Myrha’s mind skitters over various details: the homing device Bartin found, the charger, and Turobeck’s unknown demise.
Bartin said he had found a discarded pile of metal; perhaps that’s where he had found the homing device. What is made of metal, uses a homing device, and needs a charger? It’s an odd thought, that the great Earth poet Turobeck might have been an android. But it seems like he had simply, for whatever reason, run out of power and met his end as a discarded pile of metal on Lieval’s surface.
Not the grand ending she imagined for Turobeck, but maybe he had arranged it that way. His own starry resting place.
“I believe,” Lynne says rather delicately, “that we are able to safely liftoff.”
Myrha instinctively latches onto her seat; she’s only been on one space-flight and it nearly made her sick. Exploding in an outdated, abandoned shuttle is a very real possibility.
“Right,” she says haltingly, “let’s get the fuck out of here.”
“I have set a course for the nearest shuttle port,” Lynne says.
“You know what? I don’t really care where we go, as long as we don’t end up dead.”
Lynne gives her another grin. She’s never seen her smile so much; it’s so full of mischief that Myrha wonders if Lynne is somehow enjoying herself. Maybe she just likes a challenge. It’s kind of a sexy look for her.
“Then let’s go,” Lynne says.
The shuttle hums and trembles and it reminds Myrha of a beast that’s just awakened. The view screen blinks to life and Myrha immediately recoils. Faces streaked with blood and dirt and marred by mindlessness stare at them. The zombies crawl over the shuttle and clack their bloody teeth at them. Myrha gags and Lynne studies them rather dispassionately.

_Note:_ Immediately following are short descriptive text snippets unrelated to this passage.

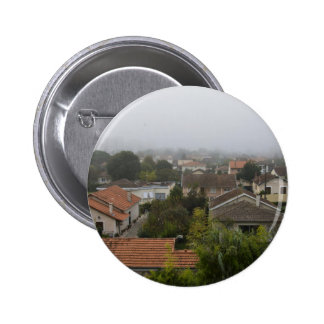 Treetops and rooftops on a cloudy day 6 cm round badge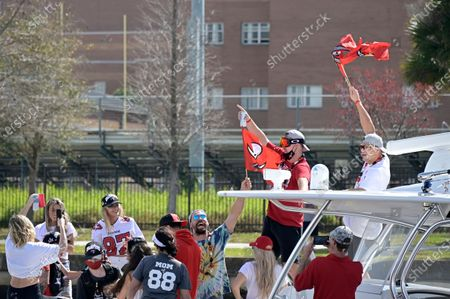 Tampa Bay Buccaneers tight ends Cameron Brate, center, Tanner Hudson, second from right, and Rob Gronkowski, right, acknowledge fans during a celebration of their Super Bowl 55 victory over the Kansas City Chiefs with a boat parade, in Tampa, Fla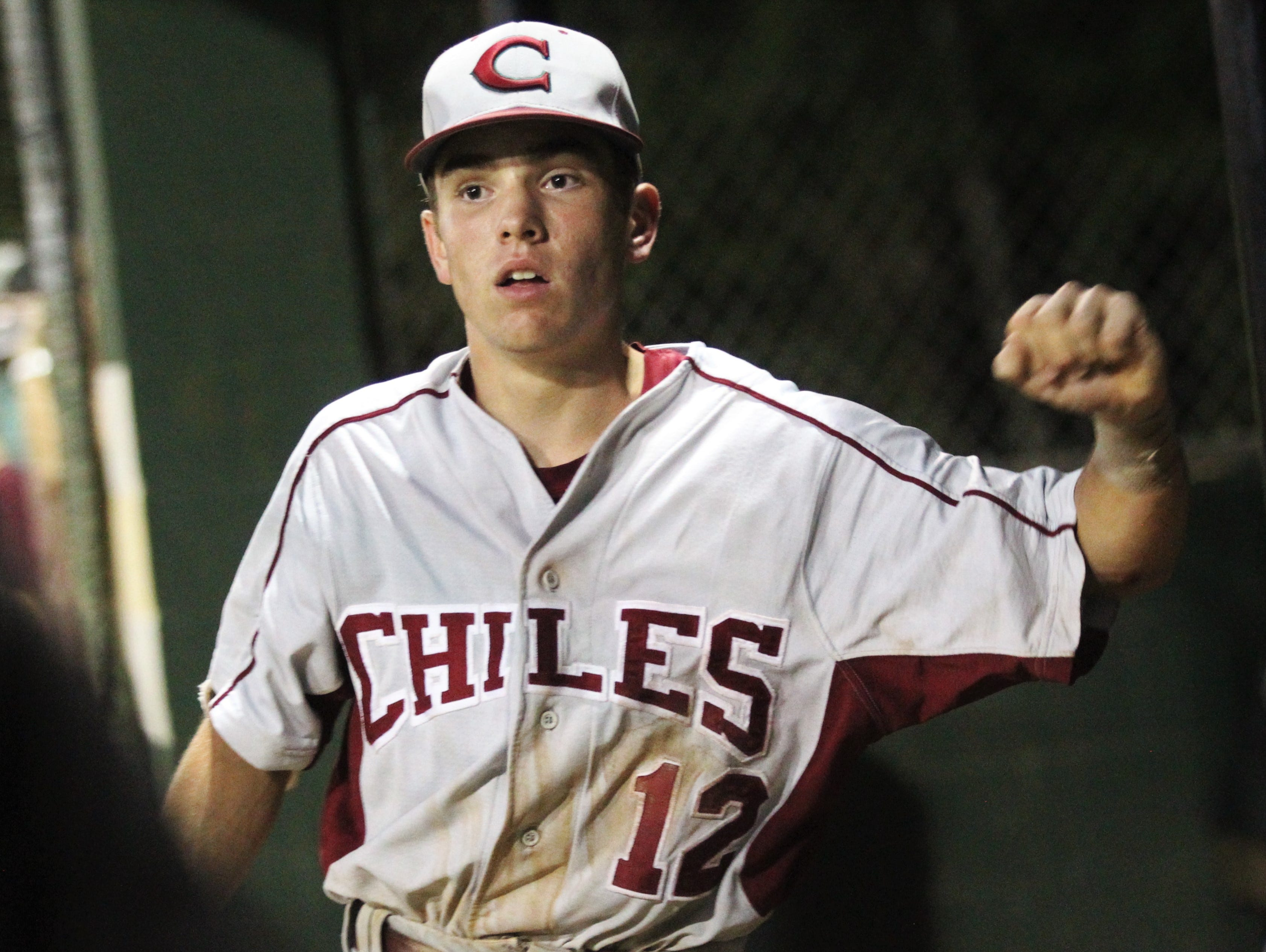 Chiles freshman Jaxson West reacts in the dugout after hitting a sac fly as Lincoln baseball beat Chiles 5-4  in 10 innings during a District 2-8A championship game on Thursday, May 9, 2019.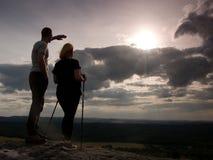 Paare, die erstaunliche Momente während des Sonnenuntergangs genießen Junge Paare Wanderer auf der Spitze der Felsenuhr zu Sun Lizenzfreie Stockfotos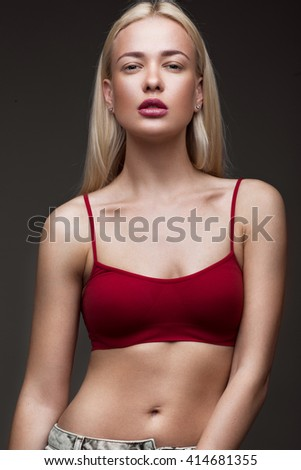 sexy  fashion model with long hair, young European attractive, beautiful eyes, full lips, perfect skin is posing in studio for glamour vogue test photo shoot showing different poses - stock photo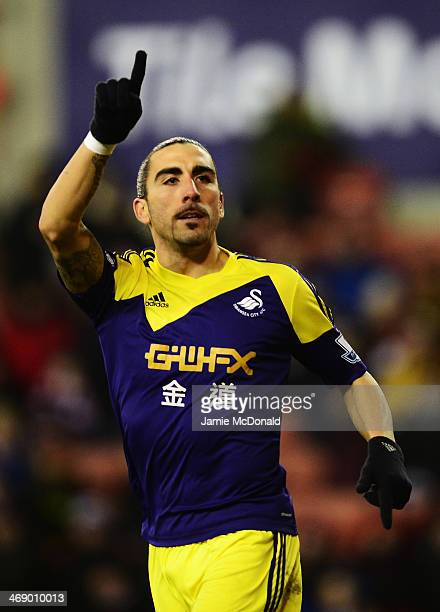 Chico Flores of Swansea City celebrates scoring during the Barclays Premier League match between Stoke City and Swansea City at the Britannia Stadium...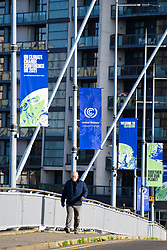 Glasgow, Scotland, UK. 21st October 2021. Final preparations underway at the site of the UN Climate Change Conference COP26 to be held in Glasgow from Oct 31st. Pic; Man walks below banners advertising COP26. Iain Masterton/Alamy Live News.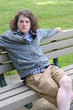 Young adult relaxes on bench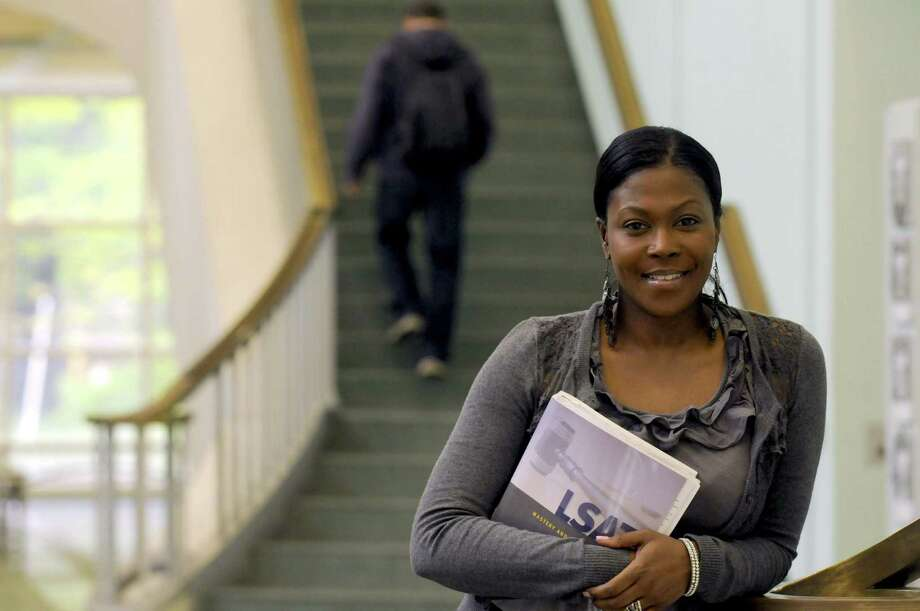 Joevonne Brace was at mother 16 and again at 18. Now 41, she's graduating from UAlbany with a bachelor's degree in English and is heading to law school next fall in Albany N.Y. Tuesday May 15, 2012. (Michael P. Farrell/Times Union) Photo: Michael P. Farrell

“Hold on tight,” she says.
Myrha’s grip on Lynne’s hand increases tenfold. She’s glad androids are made of sturdy stuff; she’s pretty sure her grip is now strong enough to crush finger bones.
Their shuttle lurches and they’re finally lifting off the ground and the entire little shuttle is shaking and she’s absolutely sure they’re going to collapse to the ground in a heap of broken metal and flame. Instead, they rise into the air and sodden fingers still try to cling to the shuttle; the trees are becoming smaller and smaller and the rock structure that had looked so huge becomes a miniature. She sees the Starline shuttle, a dark little blob, and supposes they’ll never know who sabotaged it (though her money is on Bartin).
Myrha marvels at how close everything seems, how close the upside down tree looks to the cave, how close the cave looks to the hostel, and she can’t believe she ran all that way.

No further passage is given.